Privacy Policy Topics

Let’s say that you are developing a privacy policy for your company. What kinds of topics do you need to cover? And where do you get ideas on what to say?
One useful source of information on privacy policy content is the Federal Trade Commission. In particular, the FTC published “Fair Information Practice Principles,” which provide ideas on topics to cover and content. The key items in the FTC’s Fair Information Practice Principles are:
• Notice/Awareness
• Choice/Consent
• Access/Participation
• Integrity/Security
• Enforcement/Redress

I will cover each of these topics in turn. Using the example of a business with an online service and privacy policy, the idea behind notice and awareness is for the business to notify its customers, from whom it is collecting information, about who will collect the information, what is the information used for, who else might receive access to the information, what kinds of information are collected, and how the business will protect the information. The idea is for the business to provide customers with enough information to make an informed choice about the service and whether they want to give the business their information.

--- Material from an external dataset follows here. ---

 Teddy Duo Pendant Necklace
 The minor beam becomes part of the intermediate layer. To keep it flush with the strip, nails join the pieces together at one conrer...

Choice and consent concern the ability for the customer to agree to the collection and use of information per the notification provided. Some services say they will not collect the information unless the customer opts-in and assets to the collection. Other businesses say they will collect the information unless the customer takes steps to avoid or stop the collection. Today’s online services frequently allow users to make fine-grained choices about privacy settings and controls.

Access and participation refer to the customer viewing the information held by the business about him or her. The idea is to allow the customer to update, change, delete, or even challenge information held by the business. Businesses typically want up-to-date contact, financial, and other user information and so provide a mechanism for access and information updates.

Integrity and security relate to the practices of the business to protect the confidentiality, integrity, and availability of information held by the business. The business typically explains at a high level what security controls it uses to secure the information. These controls may be administrative (personnel and procedural security safeguards), physical (protecting against break-ins, thefts of devices or media, and the like), or technical (using technology to protect information).

Finally, the FTC recommends some kind of enforcement mechanism. This is perhaps the topic businesses least want to cover, since businesses don’t want to open themselves up to complaints. Many businesses in the U.S. skip this topic. However, some privacy policies may refer to dispute resolution mechanisms or an ombudsman program to facilitate the resolution of privacy complaints.